Spermatozoa normal tersusun atas kepala dan ekor dimana pada bagian ekor

dibagi ke dalam mid-piece, main-piece, dan end-piece. Komponen terpenting dari

spermatozoa adalah kepala yang meliputi nucleus, yang berisi kode genetik. Post

nuclear cap yang melindungi bagian posterior nucleus dan akrosom. Titik dimana

bersatunya ekor dan kepala berisi centriol proximal dan disebut daerah implant.
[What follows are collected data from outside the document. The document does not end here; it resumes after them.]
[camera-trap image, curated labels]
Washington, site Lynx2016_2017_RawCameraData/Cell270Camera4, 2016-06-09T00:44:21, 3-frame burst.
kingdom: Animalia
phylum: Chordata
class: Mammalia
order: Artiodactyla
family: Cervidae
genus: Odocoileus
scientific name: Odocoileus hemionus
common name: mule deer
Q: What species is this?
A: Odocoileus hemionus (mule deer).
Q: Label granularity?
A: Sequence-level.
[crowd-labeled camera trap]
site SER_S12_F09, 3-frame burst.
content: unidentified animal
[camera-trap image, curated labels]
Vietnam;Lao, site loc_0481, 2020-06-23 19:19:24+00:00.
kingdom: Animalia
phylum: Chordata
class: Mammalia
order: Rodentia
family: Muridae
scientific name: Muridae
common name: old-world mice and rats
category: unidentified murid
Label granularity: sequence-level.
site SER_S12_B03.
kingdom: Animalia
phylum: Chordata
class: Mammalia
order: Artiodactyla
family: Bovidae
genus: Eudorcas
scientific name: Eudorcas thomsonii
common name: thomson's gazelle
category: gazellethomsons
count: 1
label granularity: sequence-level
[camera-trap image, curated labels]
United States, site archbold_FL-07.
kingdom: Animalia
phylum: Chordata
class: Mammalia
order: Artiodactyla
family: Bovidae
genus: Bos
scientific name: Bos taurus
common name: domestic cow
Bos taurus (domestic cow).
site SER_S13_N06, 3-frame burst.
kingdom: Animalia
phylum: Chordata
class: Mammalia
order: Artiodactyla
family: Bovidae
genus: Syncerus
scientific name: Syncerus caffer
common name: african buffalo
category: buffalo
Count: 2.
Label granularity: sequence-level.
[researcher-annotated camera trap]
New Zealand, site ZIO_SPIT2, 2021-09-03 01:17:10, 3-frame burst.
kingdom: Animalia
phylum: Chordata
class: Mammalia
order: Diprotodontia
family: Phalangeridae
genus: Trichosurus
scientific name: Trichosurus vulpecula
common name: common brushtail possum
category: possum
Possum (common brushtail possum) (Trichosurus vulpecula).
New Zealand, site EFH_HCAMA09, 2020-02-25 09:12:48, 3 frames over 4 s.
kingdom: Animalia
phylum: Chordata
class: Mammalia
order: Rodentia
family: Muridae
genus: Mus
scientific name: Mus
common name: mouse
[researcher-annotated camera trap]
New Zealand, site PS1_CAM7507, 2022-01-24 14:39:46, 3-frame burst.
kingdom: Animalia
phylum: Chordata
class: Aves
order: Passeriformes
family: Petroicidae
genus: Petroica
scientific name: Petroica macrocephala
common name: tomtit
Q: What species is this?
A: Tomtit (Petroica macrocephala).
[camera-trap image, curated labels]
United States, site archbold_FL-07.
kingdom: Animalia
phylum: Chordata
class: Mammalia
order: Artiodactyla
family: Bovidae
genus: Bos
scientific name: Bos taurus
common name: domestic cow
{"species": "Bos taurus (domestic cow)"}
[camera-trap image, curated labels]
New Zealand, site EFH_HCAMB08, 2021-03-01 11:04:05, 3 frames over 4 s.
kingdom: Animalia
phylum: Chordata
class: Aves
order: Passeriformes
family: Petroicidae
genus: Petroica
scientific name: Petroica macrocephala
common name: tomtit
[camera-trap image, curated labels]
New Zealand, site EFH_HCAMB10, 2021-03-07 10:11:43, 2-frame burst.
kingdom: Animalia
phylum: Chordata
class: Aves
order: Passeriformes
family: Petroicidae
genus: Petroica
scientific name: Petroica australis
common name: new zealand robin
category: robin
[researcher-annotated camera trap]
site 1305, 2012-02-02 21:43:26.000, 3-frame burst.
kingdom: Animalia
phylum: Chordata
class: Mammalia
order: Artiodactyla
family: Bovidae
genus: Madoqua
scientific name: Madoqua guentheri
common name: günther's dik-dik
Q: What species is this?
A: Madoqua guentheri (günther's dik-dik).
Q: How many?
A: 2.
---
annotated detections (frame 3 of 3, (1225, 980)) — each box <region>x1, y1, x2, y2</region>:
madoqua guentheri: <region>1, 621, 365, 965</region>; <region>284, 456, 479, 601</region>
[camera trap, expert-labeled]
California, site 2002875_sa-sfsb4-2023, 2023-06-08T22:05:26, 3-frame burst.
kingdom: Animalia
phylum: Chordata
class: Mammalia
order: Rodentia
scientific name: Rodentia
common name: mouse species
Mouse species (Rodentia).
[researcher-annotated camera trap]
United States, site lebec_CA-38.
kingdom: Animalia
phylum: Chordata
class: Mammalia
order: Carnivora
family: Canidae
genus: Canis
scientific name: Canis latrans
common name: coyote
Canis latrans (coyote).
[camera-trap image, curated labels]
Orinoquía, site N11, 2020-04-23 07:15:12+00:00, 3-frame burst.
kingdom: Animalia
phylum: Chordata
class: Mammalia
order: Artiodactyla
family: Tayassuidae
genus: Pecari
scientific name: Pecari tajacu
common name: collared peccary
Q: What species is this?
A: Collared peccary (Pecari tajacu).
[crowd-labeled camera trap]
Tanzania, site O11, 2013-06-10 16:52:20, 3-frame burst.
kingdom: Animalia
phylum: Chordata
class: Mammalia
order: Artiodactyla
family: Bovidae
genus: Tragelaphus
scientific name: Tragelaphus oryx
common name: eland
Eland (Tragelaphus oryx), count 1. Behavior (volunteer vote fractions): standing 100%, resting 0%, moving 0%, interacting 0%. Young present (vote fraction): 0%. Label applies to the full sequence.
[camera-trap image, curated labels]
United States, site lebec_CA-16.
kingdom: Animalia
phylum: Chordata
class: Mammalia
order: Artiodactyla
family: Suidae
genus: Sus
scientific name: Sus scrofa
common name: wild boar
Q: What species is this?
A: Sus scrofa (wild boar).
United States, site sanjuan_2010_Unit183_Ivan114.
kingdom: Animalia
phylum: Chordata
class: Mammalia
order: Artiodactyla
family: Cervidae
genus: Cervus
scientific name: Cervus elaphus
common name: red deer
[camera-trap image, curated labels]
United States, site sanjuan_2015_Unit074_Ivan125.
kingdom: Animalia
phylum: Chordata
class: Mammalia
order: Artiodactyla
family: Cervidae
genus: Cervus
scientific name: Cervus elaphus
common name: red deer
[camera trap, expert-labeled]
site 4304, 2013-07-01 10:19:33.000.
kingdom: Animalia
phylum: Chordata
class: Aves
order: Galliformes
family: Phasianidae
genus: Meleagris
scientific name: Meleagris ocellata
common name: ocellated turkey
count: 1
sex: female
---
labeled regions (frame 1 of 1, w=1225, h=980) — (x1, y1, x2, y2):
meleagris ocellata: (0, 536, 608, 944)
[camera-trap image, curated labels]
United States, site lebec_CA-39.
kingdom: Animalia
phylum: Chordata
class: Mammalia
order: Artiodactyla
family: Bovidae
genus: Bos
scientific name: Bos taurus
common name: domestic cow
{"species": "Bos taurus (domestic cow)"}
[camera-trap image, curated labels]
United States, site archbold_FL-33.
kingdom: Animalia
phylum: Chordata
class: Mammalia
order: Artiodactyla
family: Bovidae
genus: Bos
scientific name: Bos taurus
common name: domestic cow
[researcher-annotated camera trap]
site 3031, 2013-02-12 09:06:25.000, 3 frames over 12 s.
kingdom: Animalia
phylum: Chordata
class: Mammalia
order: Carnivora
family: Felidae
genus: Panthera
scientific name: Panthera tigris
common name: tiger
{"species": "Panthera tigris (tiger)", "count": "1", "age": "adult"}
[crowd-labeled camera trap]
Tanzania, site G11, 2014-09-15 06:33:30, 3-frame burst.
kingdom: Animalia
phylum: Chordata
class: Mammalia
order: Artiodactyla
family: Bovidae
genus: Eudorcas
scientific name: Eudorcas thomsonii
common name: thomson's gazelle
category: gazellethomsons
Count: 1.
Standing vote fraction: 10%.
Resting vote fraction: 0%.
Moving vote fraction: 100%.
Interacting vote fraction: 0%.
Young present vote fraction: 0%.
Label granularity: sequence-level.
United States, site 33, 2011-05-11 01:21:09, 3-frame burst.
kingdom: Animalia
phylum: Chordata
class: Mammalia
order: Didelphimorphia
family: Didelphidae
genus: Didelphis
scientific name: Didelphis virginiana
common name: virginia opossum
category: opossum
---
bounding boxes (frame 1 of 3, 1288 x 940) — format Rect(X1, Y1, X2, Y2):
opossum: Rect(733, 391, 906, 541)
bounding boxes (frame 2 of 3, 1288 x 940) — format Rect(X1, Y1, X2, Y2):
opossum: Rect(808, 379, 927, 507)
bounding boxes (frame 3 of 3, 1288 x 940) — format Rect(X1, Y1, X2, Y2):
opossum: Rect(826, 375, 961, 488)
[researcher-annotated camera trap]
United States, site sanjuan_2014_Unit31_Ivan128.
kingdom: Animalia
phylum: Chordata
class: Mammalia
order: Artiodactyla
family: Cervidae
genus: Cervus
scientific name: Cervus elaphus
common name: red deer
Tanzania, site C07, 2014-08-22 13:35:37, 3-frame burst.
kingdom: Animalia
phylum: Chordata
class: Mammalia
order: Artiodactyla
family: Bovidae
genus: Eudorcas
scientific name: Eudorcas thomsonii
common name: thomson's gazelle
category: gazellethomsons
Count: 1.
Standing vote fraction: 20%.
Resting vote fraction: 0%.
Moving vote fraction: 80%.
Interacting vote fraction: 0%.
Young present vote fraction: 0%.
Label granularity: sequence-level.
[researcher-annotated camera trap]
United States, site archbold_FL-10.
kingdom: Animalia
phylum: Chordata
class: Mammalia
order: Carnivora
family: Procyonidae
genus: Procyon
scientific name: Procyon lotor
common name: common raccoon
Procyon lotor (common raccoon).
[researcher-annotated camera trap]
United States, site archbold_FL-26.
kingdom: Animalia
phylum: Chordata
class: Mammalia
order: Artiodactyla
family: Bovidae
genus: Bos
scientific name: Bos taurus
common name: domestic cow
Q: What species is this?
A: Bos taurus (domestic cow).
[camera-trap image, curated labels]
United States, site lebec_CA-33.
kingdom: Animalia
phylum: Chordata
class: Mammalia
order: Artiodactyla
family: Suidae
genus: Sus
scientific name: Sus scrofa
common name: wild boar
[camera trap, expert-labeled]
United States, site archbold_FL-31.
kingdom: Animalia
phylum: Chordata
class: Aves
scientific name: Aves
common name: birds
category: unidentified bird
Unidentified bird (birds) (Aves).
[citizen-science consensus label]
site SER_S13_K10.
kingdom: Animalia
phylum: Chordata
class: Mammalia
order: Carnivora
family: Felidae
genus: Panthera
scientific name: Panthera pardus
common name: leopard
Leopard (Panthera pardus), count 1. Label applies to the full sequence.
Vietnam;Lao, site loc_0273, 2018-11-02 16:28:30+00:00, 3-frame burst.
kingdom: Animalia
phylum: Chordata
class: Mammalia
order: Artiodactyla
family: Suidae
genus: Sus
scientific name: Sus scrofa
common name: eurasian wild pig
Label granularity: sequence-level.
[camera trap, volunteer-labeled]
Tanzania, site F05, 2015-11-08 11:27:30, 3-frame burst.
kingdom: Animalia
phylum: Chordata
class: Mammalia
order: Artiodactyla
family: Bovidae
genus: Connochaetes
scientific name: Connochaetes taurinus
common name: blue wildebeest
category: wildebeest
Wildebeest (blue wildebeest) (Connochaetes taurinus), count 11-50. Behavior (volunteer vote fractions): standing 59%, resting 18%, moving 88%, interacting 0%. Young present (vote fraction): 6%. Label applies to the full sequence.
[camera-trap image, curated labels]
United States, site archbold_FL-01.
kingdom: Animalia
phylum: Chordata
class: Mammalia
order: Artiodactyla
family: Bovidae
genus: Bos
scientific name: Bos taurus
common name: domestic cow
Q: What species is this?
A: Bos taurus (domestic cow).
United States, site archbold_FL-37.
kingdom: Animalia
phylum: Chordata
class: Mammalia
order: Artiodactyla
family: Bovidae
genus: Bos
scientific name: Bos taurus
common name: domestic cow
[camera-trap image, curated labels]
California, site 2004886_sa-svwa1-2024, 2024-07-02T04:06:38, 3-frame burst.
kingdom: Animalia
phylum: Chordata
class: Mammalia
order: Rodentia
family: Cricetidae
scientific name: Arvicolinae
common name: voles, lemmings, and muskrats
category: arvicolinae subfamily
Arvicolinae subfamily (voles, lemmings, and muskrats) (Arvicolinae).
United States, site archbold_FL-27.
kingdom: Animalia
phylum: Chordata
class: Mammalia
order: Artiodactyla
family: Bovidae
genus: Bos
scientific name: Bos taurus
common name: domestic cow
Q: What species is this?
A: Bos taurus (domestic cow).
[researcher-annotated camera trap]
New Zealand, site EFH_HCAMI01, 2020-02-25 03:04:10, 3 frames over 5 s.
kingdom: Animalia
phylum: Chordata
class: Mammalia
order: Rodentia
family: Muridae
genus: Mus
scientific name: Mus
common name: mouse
Bagian kepala penting saat penetrasi pada oocyte yang menyampaikan muatan kode

genetik. Sedangkan ekor merupakan bagian metabolis yang menghasilkan energi dan

yang menyediakan mekanisme pergerakan atau motilitas (Bearden et al., 2004;

Pineda dan Dooley, 2003).

Mid-piece merupakan bagian tebal dari ekor dengan panjang 8µ-10 µ pada

sapi, lokasi hanya pada sebelah posterior mitochondrial sheath, yang terbentuk dari

mitokondria spermatid. Mitochondrial sheath mengandung enzim yang mengubah

fruktosa dan substrat energi lainnya menjadi senyawa kompleks yang dapat

digunakan oleh spermatozoa. Main-piece dan end-piece tidak memiliki selubung

pelindung. Ciri-ciri utama dari ekor adalah axial filament. Axial filament merupakan

fibril-fibril yang sangat kecil yang dimulai dari centriol proximal dan melintasi

seluruh ekor. Kontraksi fibril ini dikarenakan adanya gerakan ekor yang mendorong

spermatozoa maju. Kontraksi dimulai dari centriol proximal dengan tahapan yang

teratur yang mengelilingi garis tepi fibril dan dengan ritmik turun ke ekor (Bearde et

al., 2004).
Pemeriksaan semen secara mikroskopis meliputi gerakan massa, gerakan

individu atau motilitas, konsentrasi, persentase hidup dan mati, dan abnormalitas.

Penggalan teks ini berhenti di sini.